DIRECTIONS FOR THIS TASK —
Answer these questions about the immigration post below:
(a) In what city did several immigrants suffocate in the back of a tanker truck?
(b) What share of incarcerated felons does the post say are illegals?
(c) Which administration does the post say won't be sympathetic to a "facing down" of the Mexican government?

------ EXERCISE PASSAGE ------

You know, it’s odd that I hear such a hue and cry from some on this thread proclaiming support (whether feigned or sincere) for the idea that we should actually execute illegal aliens or toss ‘em in prison. The idea that a man or woman who wants a better life for their children to come to America and bust their ass to earn money for FOOD, CLOTHING, HOUSING, HEALTH CARE and EDUCATION for their family is not some crackpot notion never heard of before. In fact it is one of the very tenets of the foundation of the United States. Take a look at this story, the second of which I have read (the first being in the Texas Observer, a great example of journalism, but I can’t find it in their online archives) regarding the horrible story of immigrants trying to make it here in the back of a tanker truck, several of whom suffocated in the heat of Victoria, Texas - about two hours from my home in Houston.

http://www.cjd.org/stories/trailer.html

Would common criminals be going to these lengths to come to the US when they could stay in Mexico and engage in gainful criminal activity just as easily? Put yourselves in these folks’ shoes and tell me that they belong in prison or suffering some other sort of extreme punishment just for doing what Central Americans have done for more than a century. What if you were’nt fortunate enough to be born in the US? Could you imagine breaking a law THEN in order to find a better life for your family?

Those who call for a “facing down” of the Mexican government won’t find a sympathetic audience in the Bush administration. Also, 5-7% of incarcerated felons being illegals means little in this context when you consider that it’s highly possible that the figure mirrors the percentage of the general population - although I’m curious as to the veracity of the statistic…what is the the source of this information?

Finally, I’m unsure what Katrina evacuees and the crime spike in Houston has to do with this thread.

------ SUPPLIED MATERIAL ------

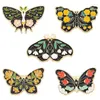 Brooches Badge Buckle Enamel Pins Butterfly Brooch Denim Jackets Backpack Lapel Pin Natural For Women Men Cartoon Accessories Gift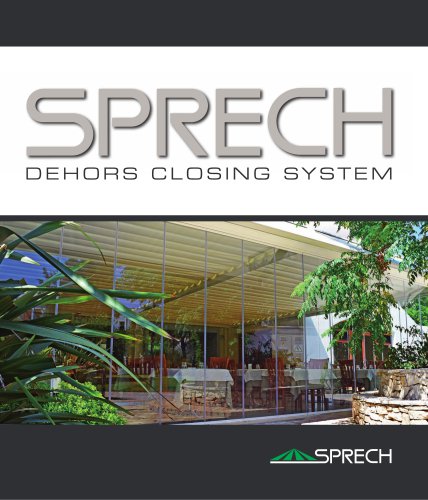 SPRECH DEHORS CLOSING SYSTEM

------

EXERCISE OUTPUT —
(a) Victoria, Texas
(b) 5-7%
(c) The Bush administration